HI Gill---
Excellent answer! I really appreciate the point by point layout.
I totally agree that most reviews are actually high on the relevance and usefulness rating, but I was also stuck with how to actually report it. Your feedback has really framed it nicely for me.
Kelly
________________________________________
Kelly McShane, Ph.D., C. Psych.
Assistant Professor
Department of Psychology
Ryerson University
350 Victoria Street
Toronto Ontario Canada M5B 2K3
Phone: 416-979-5000, ext 2051 (after pressing 1)
Email: [log in to unmask]
________________________________________
From: Gill Westhorp [[log in to unmask]]
Sent: Wednesday, May 29, 2013 10:49 PM
To: 'Realist and Meta-narrative Evidence Synthesis: Evolving Standards'; Kelly McShane
Subject: RE: Reporting Review Papers in a Realist Review
Hi Kelly
My experience with using systematic (and many other) reviews has been that
they haven't been all that useful for informing realist reviews, usually
because they "hid" most of the information one most needs in order to
undertake a realist review. I've mainly used them for snowballing (checking
references for original studies etc).
But "in principle" (and with a view to prompting input from others), my
thoughts would be something like:
a) You don't need to report all of the previous review, because you only
draw on and report what's relevant to the realist question under
consideration, so the first question would be: For what aspect(s) of your
rough theory of change does the previous review provide evidence?
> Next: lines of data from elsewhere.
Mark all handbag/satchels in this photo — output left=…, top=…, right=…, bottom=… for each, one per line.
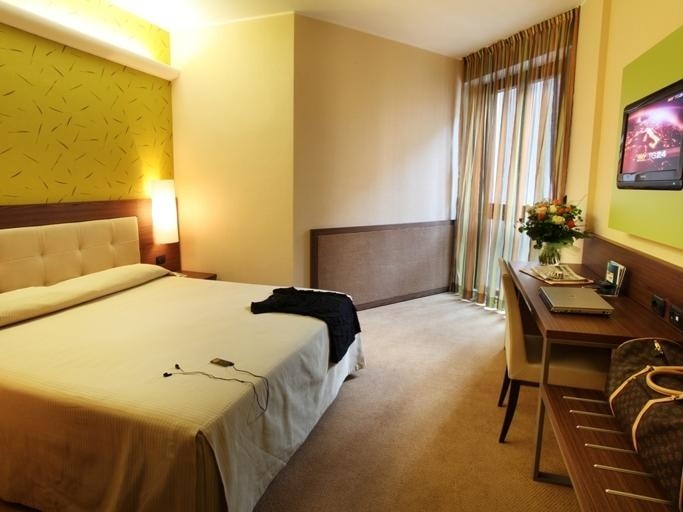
left=606, top=336, right=683, bottom=507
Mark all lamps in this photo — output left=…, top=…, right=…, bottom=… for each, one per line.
left=150, top=179, right=179, bottom=246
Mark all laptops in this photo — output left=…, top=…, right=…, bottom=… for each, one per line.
left=537, top=287, right=616, bottom=316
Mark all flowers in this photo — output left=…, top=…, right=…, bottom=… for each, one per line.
left=513, top=192, right=594, bottom=263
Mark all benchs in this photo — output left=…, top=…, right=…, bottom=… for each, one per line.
left=531, top=385, right=683, bottom=512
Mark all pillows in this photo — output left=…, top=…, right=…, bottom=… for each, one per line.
left=0, top=262, right=174, bottom=330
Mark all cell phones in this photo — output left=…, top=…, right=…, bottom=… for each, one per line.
left=210, top=357, right=234, bottom=367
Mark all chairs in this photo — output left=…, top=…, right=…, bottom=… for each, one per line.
left=496, top=257, right=609, bottom=443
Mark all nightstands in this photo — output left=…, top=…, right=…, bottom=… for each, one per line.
left=173, top=270, right=218, bottom=279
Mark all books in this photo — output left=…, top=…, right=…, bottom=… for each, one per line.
left=520, top=263, right=594, bottom=285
b) For that aspect of your theory, what evidence does the previous review
actually provide? Is it only about outcomes? Is it about 'outcomes for
whom'? Or 'outcomes for particular contexts?'
c) How does the evidence in the previous review 'fit' (or not) with the
evidence from other sources you're using? What analytic processes will you
be using to make sense of the relationship between that evidence and the
evidence from other sources? (EG Pawson 2006, p 74-76: juxtaposing,
reconciling, adjudicating, consolidating, situating)
d) How does the evidence from the previous review suggest that your rough
theory should be refined?
If I could answer all those questions, I'd know 'where' in my synthesis the
information from the previous review fitted, what information I'd be drawing
from it, how to approach the analysis, and what it implied for my findings.
Cheers
Gill
-----Original Message-----
From: Realist and Meta-narrative Evidence Synthesis: Evolving Standards
[mailto:[log in to unmask]] On Behalf Of Kelly McShane
Sent: Wednesday, 29 May 2013 10:24 PM
To: [log in to unmask]
Subject: Reporting Review Papers in a Realist Review
Hi All,
My students and I are working on a realist review of brief alcohol
interventions in emergency rooms and have encountered (yet again) the
nagging question about how to report review articles that are included in
our own review. So--- we have our wonderful table, and on the advice of a
great reviewer from a previous manuscript, we will separate out all
non-empirical papers. The challenge we have now is what range of information
to report on the systematic reviews. My motto is to be succinctly
comprehensive, but this is proving challenging!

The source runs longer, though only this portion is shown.